The combination of the lots A3 and B2 is resulted from aligning. Next, the boundary value g, which allows the connection loss of 0.25 dB as 97% of the maximum value and the average of 0.12 dB without aligning of concentricity of these lots, is calculated for by simulation, with a result of the concentricity being 0.32 m.

Then, the output unit 2 indicates the lot number “LOT A3”, distribution data of the concentricity, the inner and outer diameters, the price, and the delivery date for ferrules, and the lot number “LOT B2”, the boundary value g of the concentricity for classification, distribution data of the connection loss, the price, and the delivery date for split sleeves. The price and the delivery date for each lot is stored beforehand in the database unit in association with the lot number.
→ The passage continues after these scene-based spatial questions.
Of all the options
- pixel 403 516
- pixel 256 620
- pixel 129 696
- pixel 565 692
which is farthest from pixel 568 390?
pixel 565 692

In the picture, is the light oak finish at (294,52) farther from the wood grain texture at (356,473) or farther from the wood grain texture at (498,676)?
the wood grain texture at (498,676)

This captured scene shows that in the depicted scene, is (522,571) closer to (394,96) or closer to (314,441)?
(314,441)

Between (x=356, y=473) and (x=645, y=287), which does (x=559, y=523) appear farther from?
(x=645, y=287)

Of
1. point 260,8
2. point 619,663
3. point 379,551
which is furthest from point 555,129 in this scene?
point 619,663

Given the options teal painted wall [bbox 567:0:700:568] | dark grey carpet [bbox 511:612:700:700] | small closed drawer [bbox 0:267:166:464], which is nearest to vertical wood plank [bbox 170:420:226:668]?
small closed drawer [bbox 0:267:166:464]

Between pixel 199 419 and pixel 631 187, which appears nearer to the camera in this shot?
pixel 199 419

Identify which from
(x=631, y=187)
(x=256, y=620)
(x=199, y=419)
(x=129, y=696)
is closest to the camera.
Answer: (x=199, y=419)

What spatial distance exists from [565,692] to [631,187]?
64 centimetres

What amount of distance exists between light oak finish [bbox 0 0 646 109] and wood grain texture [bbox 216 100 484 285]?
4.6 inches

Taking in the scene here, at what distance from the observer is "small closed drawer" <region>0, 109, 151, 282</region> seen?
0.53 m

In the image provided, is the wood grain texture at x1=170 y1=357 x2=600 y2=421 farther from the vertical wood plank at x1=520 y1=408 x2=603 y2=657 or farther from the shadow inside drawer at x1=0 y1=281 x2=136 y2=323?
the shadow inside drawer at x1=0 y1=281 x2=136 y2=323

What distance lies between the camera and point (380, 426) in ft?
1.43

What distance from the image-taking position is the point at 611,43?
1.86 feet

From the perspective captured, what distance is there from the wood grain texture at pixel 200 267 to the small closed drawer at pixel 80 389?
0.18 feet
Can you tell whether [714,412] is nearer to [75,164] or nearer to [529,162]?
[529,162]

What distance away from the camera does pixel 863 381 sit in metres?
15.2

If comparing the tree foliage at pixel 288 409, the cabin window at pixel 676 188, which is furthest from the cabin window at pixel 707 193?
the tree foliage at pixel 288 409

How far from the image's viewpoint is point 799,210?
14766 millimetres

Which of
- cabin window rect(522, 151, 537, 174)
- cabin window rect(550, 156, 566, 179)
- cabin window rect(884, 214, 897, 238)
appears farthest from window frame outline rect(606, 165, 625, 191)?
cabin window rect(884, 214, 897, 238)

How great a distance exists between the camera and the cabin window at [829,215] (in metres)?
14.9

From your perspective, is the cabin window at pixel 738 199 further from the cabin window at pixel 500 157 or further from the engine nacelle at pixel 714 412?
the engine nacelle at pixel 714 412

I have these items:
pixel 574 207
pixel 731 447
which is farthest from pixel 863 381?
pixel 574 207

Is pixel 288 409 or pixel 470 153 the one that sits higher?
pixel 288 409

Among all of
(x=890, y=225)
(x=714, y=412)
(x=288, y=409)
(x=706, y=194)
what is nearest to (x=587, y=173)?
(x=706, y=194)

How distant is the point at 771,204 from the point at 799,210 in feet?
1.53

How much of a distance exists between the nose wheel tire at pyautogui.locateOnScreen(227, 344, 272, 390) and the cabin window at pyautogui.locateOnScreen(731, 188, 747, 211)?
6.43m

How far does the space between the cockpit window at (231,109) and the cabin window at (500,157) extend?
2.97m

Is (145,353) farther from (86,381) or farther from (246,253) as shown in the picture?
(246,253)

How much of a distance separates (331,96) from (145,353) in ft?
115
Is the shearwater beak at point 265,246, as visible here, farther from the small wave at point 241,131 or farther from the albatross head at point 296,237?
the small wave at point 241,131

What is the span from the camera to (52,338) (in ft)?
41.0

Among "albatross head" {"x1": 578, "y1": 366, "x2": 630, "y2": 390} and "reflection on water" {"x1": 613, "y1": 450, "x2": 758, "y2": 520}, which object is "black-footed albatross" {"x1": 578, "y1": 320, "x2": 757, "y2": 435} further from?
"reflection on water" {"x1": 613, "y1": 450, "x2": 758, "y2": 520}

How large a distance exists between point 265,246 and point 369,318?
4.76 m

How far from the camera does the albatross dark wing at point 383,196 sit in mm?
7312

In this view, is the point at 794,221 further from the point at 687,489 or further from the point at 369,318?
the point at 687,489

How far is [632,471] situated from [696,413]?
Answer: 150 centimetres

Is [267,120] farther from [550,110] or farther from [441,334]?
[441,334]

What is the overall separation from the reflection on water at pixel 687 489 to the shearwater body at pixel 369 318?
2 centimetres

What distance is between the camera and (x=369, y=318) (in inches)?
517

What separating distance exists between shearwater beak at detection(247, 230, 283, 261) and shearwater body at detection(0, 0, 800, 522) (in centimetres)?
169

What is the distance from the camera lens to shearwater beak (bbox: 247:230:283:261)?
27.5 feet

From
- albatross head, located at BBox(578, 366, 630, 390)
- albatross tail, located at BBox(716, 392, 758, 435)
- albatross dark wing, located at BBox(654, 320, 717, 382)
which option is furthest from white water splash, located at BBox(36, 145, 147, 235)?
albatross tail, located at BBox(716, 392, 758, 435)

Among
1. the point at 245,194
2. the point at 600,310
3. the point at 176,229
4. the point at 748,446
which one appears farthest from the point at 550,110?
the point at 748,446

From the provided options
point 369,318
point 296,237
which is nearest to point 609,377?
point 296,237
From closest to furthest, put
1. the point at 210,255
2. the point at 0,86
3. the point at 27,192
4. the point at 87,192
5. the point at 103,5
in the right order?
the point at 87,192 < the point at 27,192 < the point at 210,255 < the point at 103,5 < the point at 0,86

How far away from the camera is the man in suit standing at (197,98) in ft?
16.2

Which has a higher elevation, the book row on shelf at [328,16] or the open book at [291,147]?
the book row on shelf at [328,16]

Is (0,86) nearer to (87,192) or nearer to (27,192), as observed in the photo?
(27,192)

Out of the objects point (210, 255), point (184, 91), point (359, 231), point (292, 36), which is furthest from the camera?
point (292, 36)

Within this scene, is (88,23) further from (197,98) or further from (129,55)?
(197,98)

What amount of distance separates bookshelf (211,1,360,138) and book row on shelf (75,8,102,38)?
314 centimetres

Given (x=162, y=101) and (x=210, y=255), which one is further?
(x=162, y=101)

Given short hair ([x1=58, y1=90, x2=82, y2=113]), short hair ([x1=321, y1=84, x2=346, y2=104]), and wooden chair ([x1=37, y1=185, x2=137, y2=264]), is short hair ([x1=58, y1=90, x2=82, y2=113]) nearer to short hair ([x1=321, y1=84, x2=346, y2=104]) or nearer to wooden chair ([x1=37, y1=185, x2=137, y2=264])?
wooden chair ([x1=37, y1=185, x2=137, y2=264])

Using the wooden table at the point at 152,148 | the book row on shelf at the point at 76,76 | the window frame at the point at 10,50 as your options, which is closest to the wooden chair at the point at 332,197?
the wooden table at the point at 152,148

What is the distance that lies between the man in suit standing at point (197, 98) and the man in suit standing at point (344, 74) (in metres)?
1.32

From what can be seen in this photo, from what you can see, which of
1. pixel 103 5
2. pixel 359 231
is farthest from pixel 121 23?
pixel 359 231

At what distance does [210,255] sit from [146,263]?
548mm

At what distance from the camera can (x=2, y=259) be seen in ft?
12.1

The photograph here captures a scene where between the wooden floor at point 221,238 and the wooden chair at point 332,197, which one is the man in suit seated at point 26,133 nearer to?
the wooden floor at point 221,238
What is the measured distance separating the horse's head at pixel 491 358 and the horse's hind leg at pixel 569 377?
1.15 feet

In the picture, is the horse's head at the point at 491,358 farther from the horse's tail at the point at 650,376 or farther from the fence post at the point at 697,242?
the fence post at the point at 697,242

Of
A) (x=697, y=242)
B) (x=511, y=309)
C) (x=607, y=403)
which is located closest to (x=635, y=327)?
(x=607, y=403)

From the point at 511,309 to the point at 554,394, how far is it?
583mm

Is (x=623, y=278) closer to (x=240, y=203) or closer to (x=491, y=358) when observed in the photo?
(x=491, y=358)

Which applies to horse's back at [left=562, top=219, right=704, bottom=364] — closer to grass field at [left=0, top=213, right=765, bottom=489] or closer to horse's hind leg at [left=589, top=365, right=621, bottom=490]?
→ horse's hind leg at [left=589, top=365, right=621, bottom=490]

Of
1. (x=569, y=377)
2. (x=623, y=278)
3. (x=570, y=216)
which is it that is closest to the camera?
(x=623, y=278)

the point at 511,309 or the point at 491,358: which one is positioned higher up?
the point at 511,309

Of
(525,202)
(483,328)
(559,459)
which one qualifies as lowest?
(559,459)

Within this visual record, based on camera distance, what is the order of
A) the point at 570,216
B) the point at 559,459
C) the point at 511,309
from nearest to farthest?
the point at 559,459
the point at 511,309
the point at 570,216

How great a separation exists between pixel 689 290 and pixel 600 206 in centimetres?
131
Next, if the customer agrees to contents indicated at the output unit 2, the screen is switched over, and then ordering data are transmitted from the output unit 8 to the parts delivery site, thereby reaching parts distribution contract. This information is transmitted to the shipment indication unit 9 and then to a production department.

In this embodiment, all of data are communicated via the Internet.

According to the present invention as described above, in the parts marketing system for designing and selling parts based on customer's product specifications, at least one boundary value is defined between an ideal value of either characteristic parameter or dimension parameter of parts and a tolerance limit value, and then parts are classified by the ideal value, the tolerance limit value and the boundary value, to deliver the parts to the customer. Therefore, parts lot having optimal distribution data of dimensions or characteristics with respect to delivery parts can be selected and proposed based on both of request specifications of optical connector product which is assembled by the customer and distribution data of dimensions or characteristics of parts which are owned by the customer. In addition, communication of information via the internet unit enables the estimate to be instantly presented to the customer without restriction of time and place, thereby curtailing cost and delivery date of delivery parts. Ultimately, manufacture cost for assembling in the customer's site can be reduced.

INDUSTRIAL APPLICABILITY

The parts marketing system according to the present invention is applicable to parts for electric or electronic products, optical connector parts, such as ferrule, sleeve, and any other general industrial parts.